Extracted material:
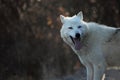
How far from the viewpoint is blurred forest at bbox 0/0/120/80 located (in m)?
20.8

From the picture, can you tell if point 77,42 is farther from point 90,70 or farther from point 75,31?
point 90,70

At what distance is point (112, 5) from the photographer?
78.9 feet

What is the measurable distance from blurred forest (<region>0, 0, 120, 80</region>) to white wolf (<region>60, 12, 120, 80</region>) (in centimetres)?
880

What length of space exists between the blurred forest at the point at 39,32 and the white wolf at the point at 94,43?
8.80 meters

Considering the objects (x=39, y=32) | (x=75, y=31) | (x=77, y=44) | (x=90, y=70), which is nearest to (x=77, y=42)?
(x=77, y=44)

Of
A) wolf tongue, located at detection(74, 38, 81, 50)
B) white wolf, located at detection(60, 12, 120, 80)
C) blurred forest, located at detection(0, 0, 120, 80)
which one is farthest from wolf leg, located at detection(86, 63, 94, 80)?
blurred forest, located at detection(0, 0, 120, 80)

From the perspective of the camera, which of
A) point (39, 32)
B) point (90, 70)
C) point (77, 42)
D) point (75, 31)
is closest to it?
point (75, 31)

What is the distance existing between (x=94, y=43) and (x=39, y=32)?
13.4 meters

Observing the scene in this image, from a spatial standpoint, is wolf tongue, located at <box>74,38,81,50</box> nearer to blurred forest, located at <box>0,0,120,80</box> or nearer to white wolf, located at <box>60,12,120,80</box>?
white wolf, located at <box>60,12,120,80</box>

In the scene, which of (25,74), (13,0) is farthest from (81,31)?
(13,0)

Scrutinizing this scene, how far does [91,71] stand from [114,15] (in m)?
13.9

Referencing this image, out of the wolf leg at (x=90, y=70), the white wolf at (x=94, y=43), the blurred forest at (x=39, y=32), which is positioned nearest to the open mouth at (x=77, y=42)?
the white wolf at (x=94, y=43)

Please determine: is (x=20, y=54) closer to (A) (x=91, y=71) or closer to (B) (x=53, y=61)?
(B) (x=53, y=61)

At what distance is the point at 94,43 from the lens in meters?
10.5
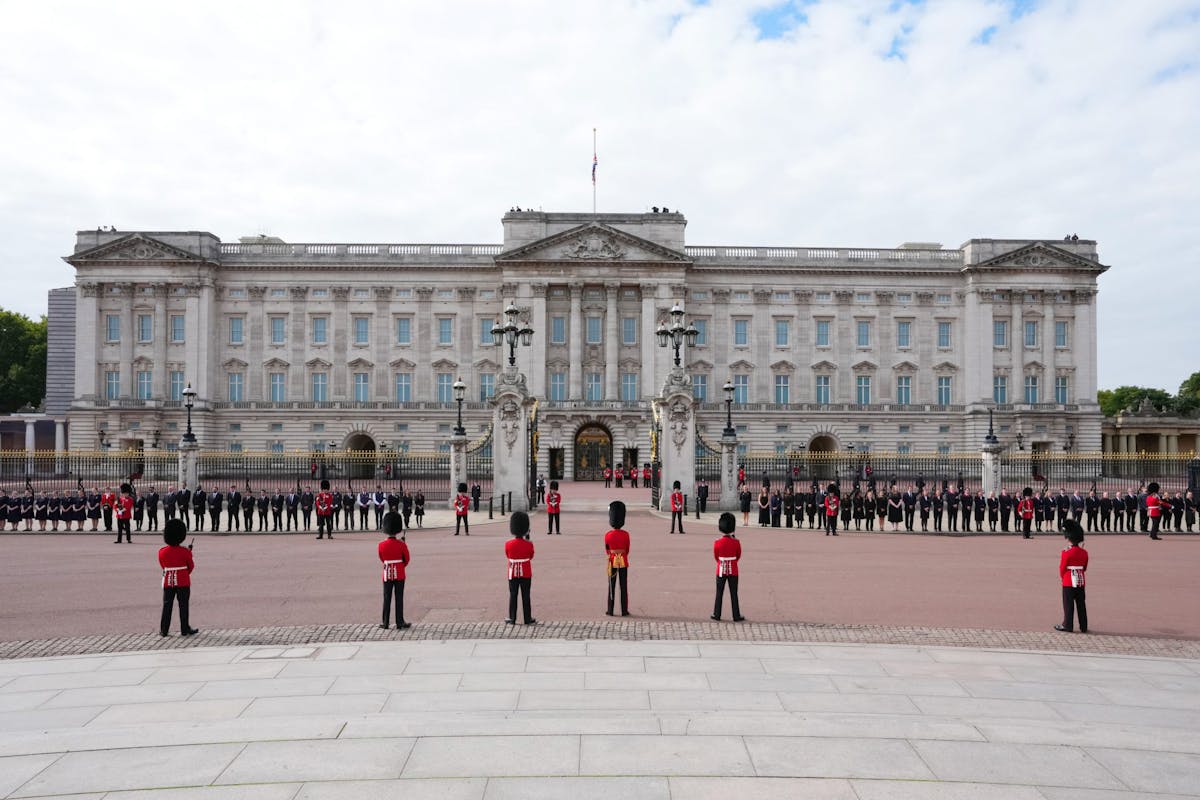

What you should do: Select each line of the entries above that contains the word "tongue", treating uppercase and lowercase letters as distinct.

Exercise answer:
A) wolf tongue, located at detection(74, 38, 81, 50)
Observing the scene in this image, from a spatial standpoint, is wolf tongue, located at <box>74,38,81,50</box> nearer to blurred forest, located at <box>0,0,120,80</box> or nearer to white wolf, located at <box>60,12,120,80</box>?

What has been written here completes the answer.